Walt Grayson braves the summer heat to explore the home that housed soldier Andrew Jackson on his way to the Battle of New Orleans.

It may not be the oldest house in Mississippi, but on a baking summer afternoon, it could qualify for one of the hottest. That’s because the old John Ford Home is still pretty much the way John Ford built it in about 1809. Three story. The bottom bricked dining area is by far the coolest part of the house on summer days. The surprisingly spacious middle living quarters is tolerable, if you didn’t know about air conditioning. But the attic bedroom is just an open oven in 97 degree heat.

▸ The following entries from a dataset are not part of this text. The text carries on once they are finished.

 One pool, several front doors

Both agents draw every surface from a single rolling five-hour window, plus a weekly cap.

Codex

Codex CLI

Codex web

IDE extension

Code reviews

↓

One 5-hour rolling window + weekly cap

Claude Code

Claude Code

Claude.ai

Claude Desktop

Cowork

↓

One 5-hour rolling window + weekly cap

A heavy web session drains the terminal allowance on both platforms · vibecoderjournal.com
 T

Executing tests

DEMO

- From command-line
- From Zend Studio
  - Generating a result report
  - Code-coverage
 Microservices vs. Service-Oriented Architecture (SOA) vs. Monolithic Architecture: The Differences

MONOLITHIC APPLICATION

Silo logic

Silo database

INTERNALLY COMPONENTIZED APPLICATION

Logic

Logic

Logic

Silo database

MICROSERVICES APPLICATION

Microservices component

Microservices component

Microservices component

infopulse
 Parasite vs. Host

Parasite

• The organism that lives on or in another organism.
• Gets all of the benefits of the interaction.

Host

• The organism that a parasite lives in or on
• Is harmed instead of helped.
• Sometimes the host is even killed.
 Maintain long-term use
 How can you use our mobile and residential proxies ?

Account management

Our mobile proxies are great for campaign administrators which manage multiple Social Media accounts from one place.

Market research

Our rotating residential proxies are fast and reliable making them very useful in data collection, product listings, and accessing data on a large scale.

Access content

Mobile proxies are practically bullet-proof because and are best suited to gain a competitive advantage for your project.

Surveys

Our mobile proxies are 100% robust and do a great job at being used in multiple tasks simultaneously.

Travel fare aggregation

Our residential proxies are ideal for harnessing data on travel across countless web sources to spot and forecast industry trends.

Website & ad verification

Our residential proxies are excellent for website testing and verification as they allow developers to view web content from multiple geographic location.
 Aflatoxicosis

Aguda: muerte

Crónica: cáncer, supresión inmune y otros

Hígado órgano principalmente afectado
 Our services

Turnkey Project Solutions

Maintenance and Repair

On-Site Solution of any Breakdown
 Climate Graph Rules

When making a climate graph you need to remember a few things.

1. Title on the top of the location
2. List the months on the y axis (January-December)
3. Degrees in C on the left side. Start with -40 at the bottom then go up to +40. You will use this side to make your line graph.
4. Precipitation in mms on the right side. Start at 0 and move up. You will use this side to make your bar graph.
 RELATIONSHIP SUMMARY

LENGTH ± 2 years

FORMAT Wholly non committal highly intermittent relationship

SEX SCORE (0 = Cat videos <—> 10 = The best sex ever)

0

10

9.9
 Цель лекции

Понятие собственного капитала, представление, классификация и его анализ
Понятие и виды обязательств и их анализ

But that’s the charm of the John Ford Home. Other than the addition of electricity, it’s just like it was when its pioneer builder lived here. Myra Boone lives just down the road and opens the house on Saturday and Sunday afternoons.

“The beams were hewed with ax. It was the first timber cut out of this part of the Pearl River. All heart pine. And that’s why it’s lasted so long,” said Boone.

The house also lasted this long because it stayed in the same family until the 1960s when the Marion County Historic Society bought it. Matter of fact, buying the Old Ford Home was the reason for the creation of the society; to keep intact this pioneer dwelling. Not only for what it is, but for who’s been here. You might call this the presidential bedroom. Only better put, the pre-presidential bedroom. He wasn’t president yet when he stopped by.

“Andrew Jackson stayed here on his way to fight the battle of New Orleans in 1814.  But he had to get John Ford’s consent because he was an ugly talking man and he drinked,” said Boone. “He couldn’t do any of that. And he had to attend prayer meeting.”

But even if none of that had ever happened, the John Ford Home would be a treasure to show us what the other antebellum was like. The pioneer home carved from the wilderness.

“But this is what he cut down in the woods and what he lived in and this is the way it is,” said Boone.